Before the United States House of Representatives, Committee on Financial Services, Hearing on Monetary Policy and the State of the Economy, July 18, 2012
Mr. Chairman, I thank you for calling this hearing today on monetary policy and the state of the economy. For the past few years the Federal Reserve has received criticism from all sides of the political spectrum, and rightly so, for its unprecedented intervention into the economy and its bailouts of large Wall Street banks and foreign central banks. Yet this criticism risks losing sight of the most insidious result of the Fed's actions, which is to enable the growth of government.
For nearly the first 40 years of its existence, the Fed operated as an adjunct of the Treasury Department, tasked with purchasing government debt in order to keep the government's borrowing costs low. Even after gaining its vaunted "independence" from Treasury in 1951, the Fed never shrank from enabling the growth of government. The extraordinary monetary policy of the last four years has reaffirmed that the Fed, its protestations to the contrary notwithstanding, is only too willing to enable growing government spending and massive fiscal deficits.

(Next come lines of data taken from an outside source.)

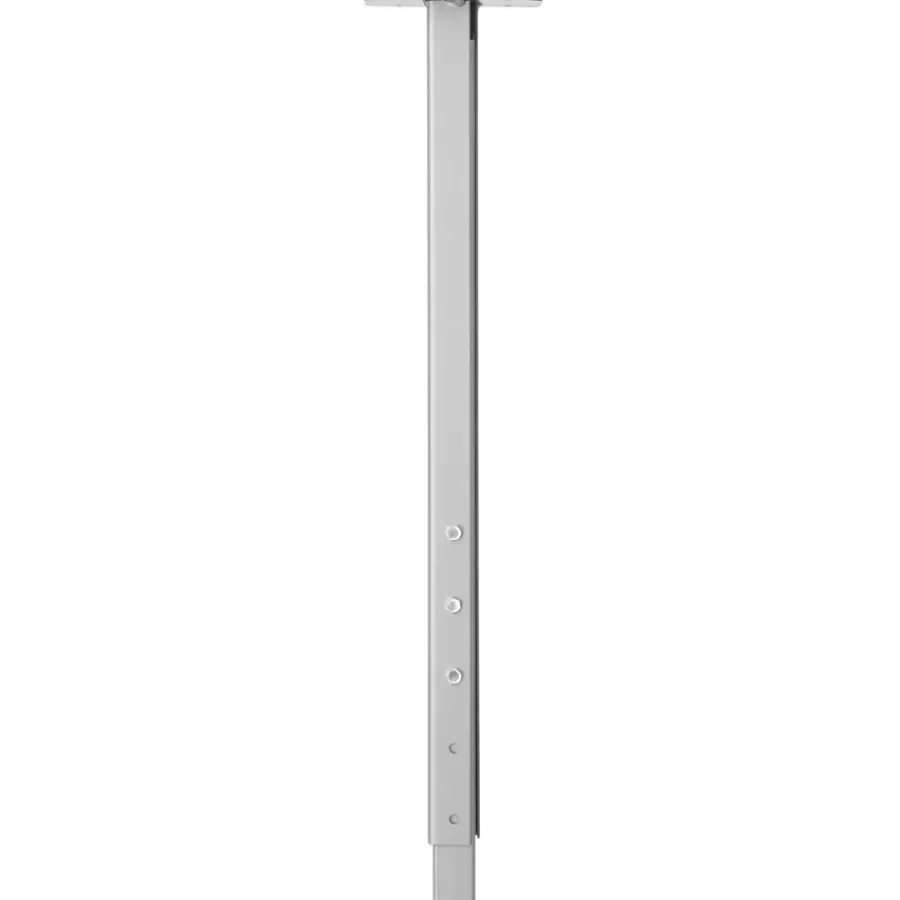 Duraline meubelpoot vierkant metaal grijs 30x30 mm verstelbare hoogte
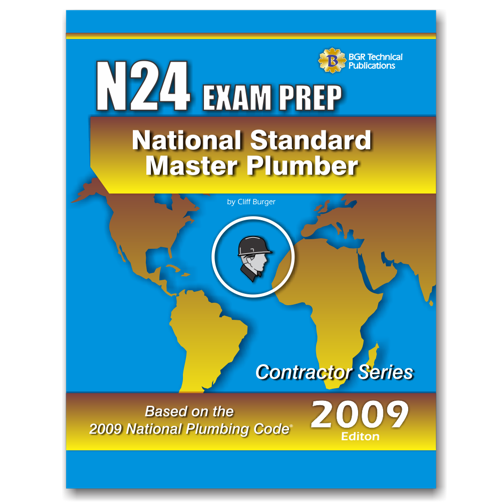 N24 National Standard Master Plumber Questions Workbook ICC Exam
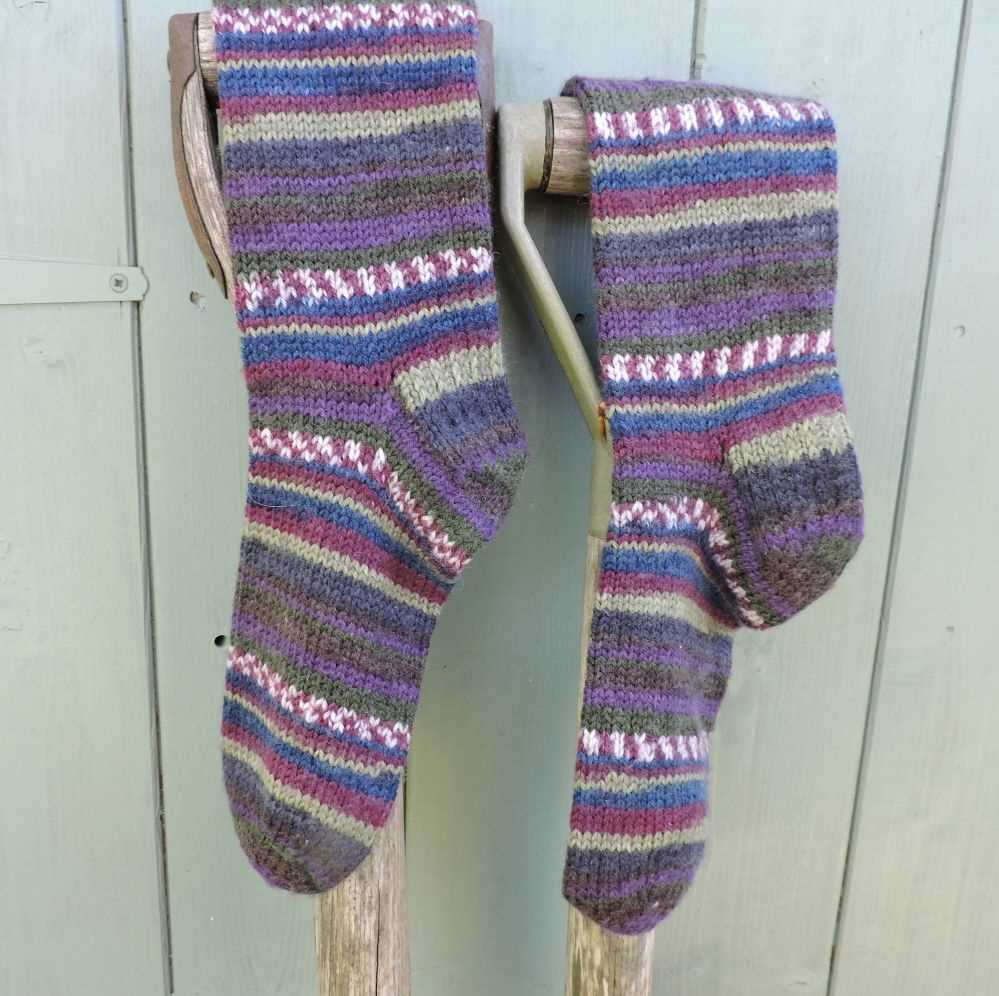 Free knitted sock patterns on 2 needles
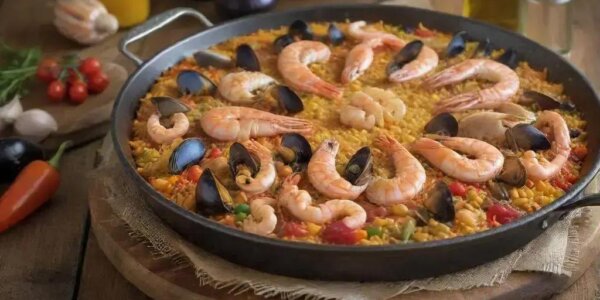 Paella proteico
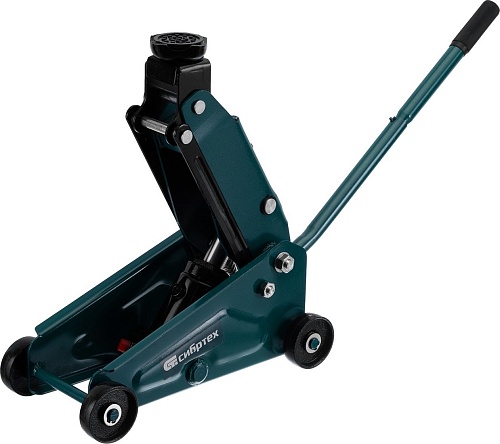 Подкатной домкрат СибрТех 50837 2.5т (кейс)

For centuries, banks have received special privileges from government in exchange for funding the government's wars. The creation of the Federal Reserve System in 1913 formalized and centralized this arrangement in the United States. From the very beginning, the Fed was intended to provide a more liquid market for federal government debt, enabling the growth of big government.
What we’ve seen over the last century is nothing less than the remaking of American government, thanks in large part to the Fed. Its loose monetary policy gave rise to: (i) the welfare state, encouraging dependency on government largesse and destroying the work ethic and family life of lower-income Americans; (ii) the warfare state, allowing the U.S. government to involve itself in wars of aggression around the world; and (iii) the regulatory state, the mammoth bureaucracy that relentlessly grinds away at the rights of the American people.

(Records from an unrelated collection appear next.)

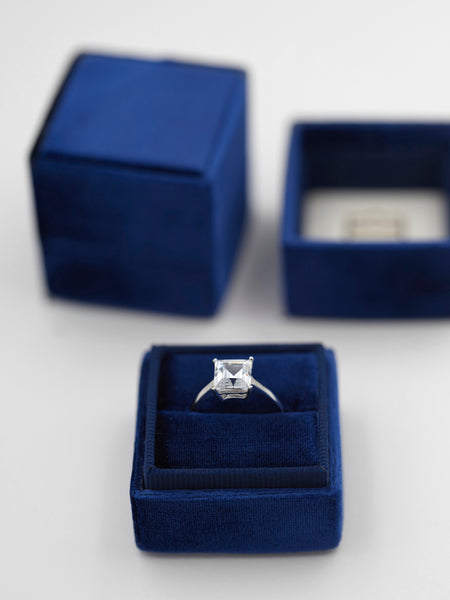 blue velvet ring box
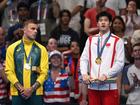 Australian Kyle Chalmers says Chinese rival Pan Zhanle deserves his gold medal. (Dave Hunt/AAP PHOTOS)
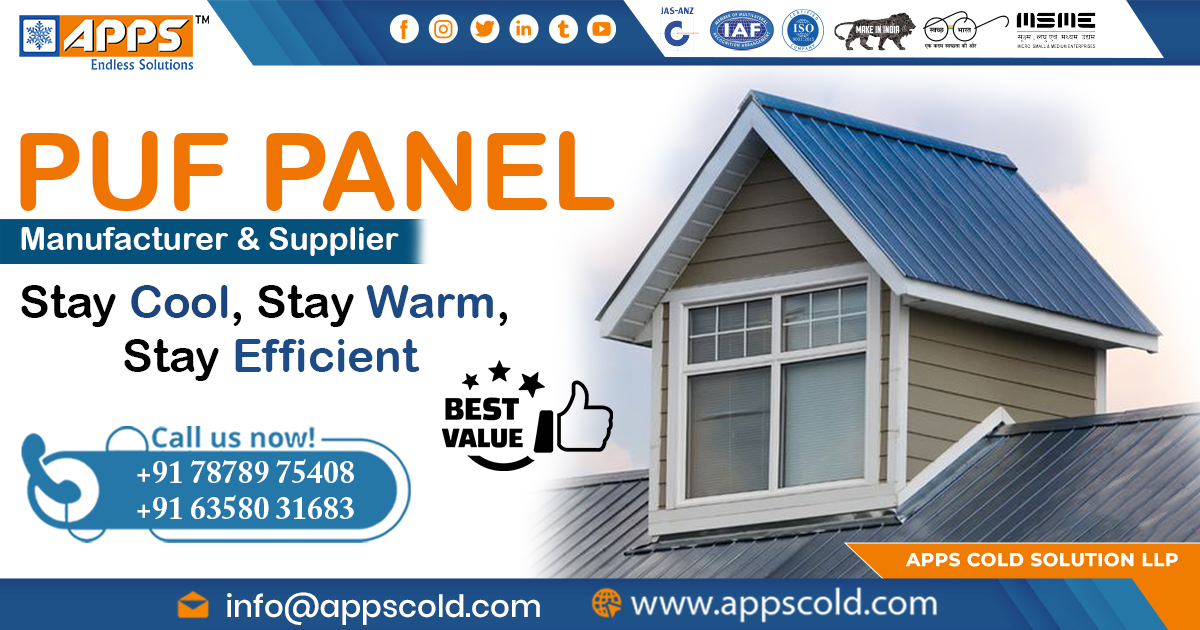 Supplier of PUF Panel in Rajasthan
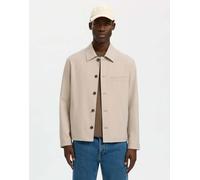 Selected - Giacca color airone-Grigio XXL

Little more than a decade ago, Fed economists were wringing their hands over the prospect that the federal government might pay off the national debt. Nothing could be worse for the Fed, because the Fed's monetary policy operations require the existence of government debt. Treasury debt is purchased from or sold to banks on the open market in order to influence interest rates. Without government debt, the Fed would have no idea how to conduct monetary policy. From a free market perspective this would be wonderful, as it is Fed monetary policy which largely creates the booms and busts of the business cycle. Unfortunately, the federal government has run up the national debt to unprecedented levels over the past decade, and the Federal Reserve has been right there, monetizing that debt to ensure that none of it goes unsold.

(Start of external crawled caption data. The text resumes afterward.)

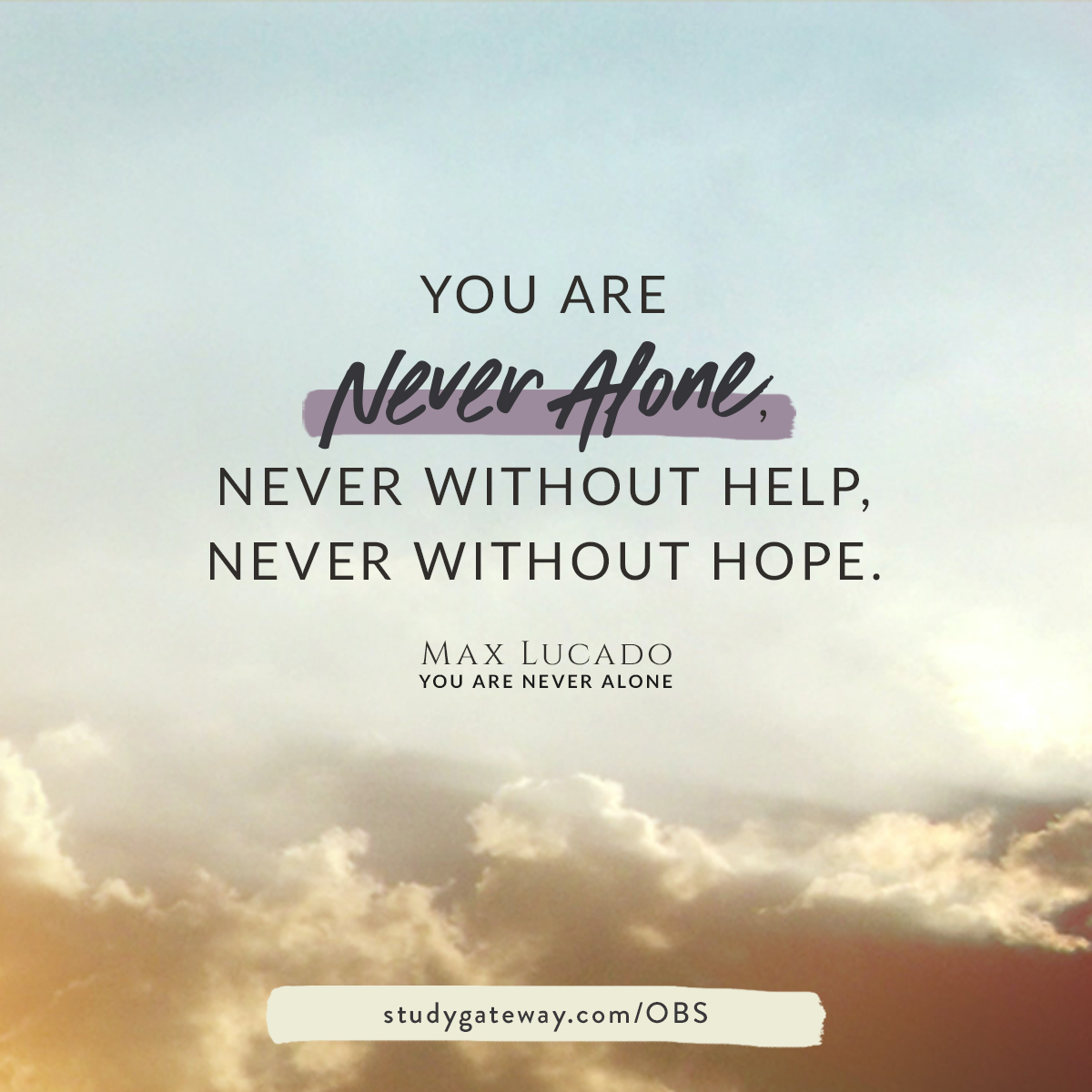 You Are Never Alone Week 3 — God Is with You in the Storm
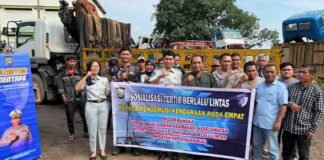 Jasa Raharja dan Mitra FKLL Gelar Ramp Check Kendaraan Berat di PT Putra Kundur Transportasi Perkasa jasa raharja kepri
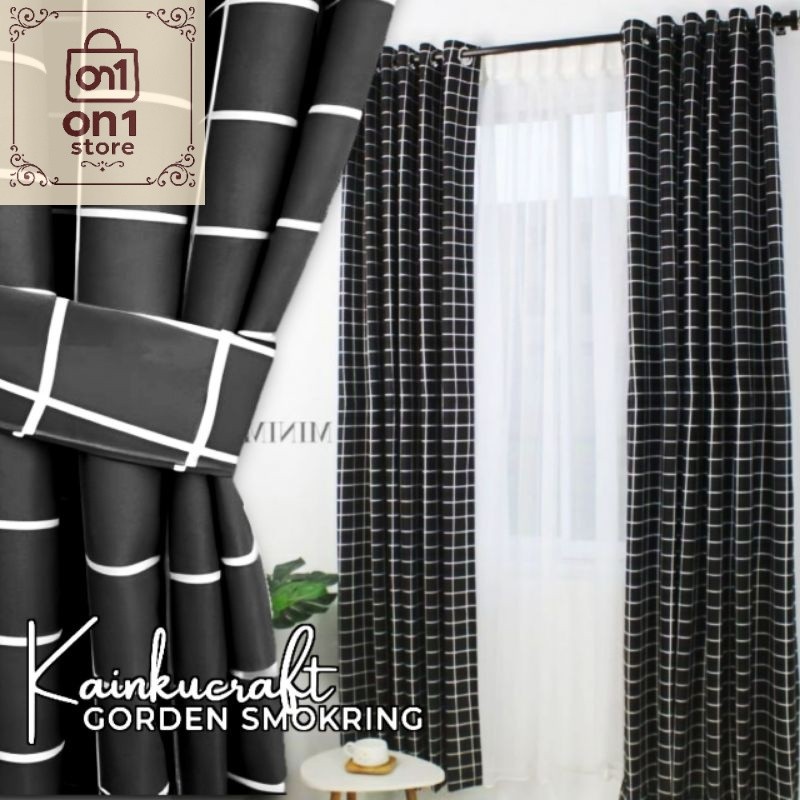 Gorden Termurah / Gorden Pintu Minimalis - Tirai Jendela - Gorden Jendela - Korden Pintu Motif Aesth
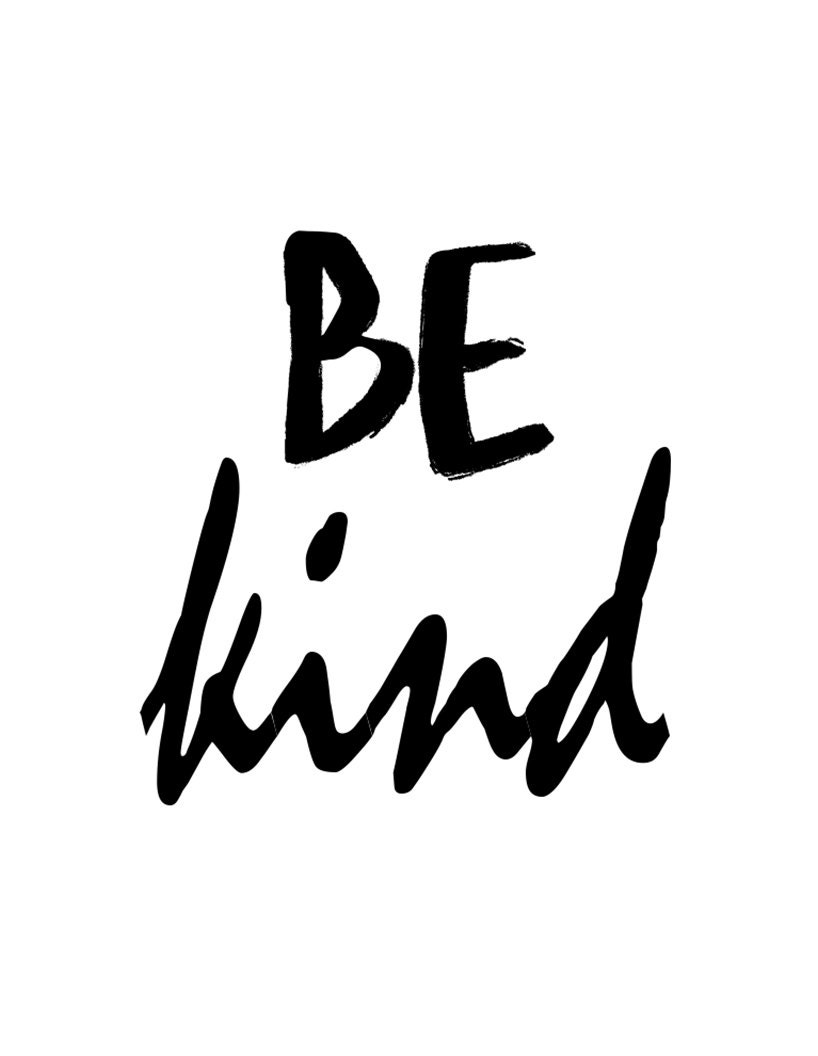 Be Kind Printable Quote Wall Decor Encouraging - Etsy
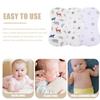 SHERCHPRY 3-Piece Soft, Washable Cotton Burp Cloth Set view 4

While the desire of foreign countries and private investors to purchase Treasuries was drying up, the Federal Reserve was only too willing to step in and enable the government to continue its deficit spending. The Fed's balance sheet exploded as it purchased over one trillion dollars in Treasury debt over the past few years. And before it did that, the Fed also purchased over a trillion dollars of overrated mortgage-backed securities from Wall Street banks, giving those banks the cash they needed to purchase Treasury debt of their own. Were it not for the Federal Reserve's actions, the federal government would not have been able to run trillion-dollar deficits for the past several years.
In fact, had the Federal Reserve never been created, the federal government never would have been able to run up a $16 trillion debt. No market actor would lend money to such a major debtor at such low interest rates. The only reason that banks are willing to buy Treasury debt at such low interest rates is because they can easily resell that debt to the Fed.
Without the Fed, interest rates would rise to such levels that the federal government would have no choice but to curtail its expenditures and focus only on doing what is truly necessary. With market discipline allowed to prevail, the size of the federal government would be drastically smaller. If Congress were really serious about limiting the size of government, it would eliminate the most important enabler of government profligacy by ending the Fed.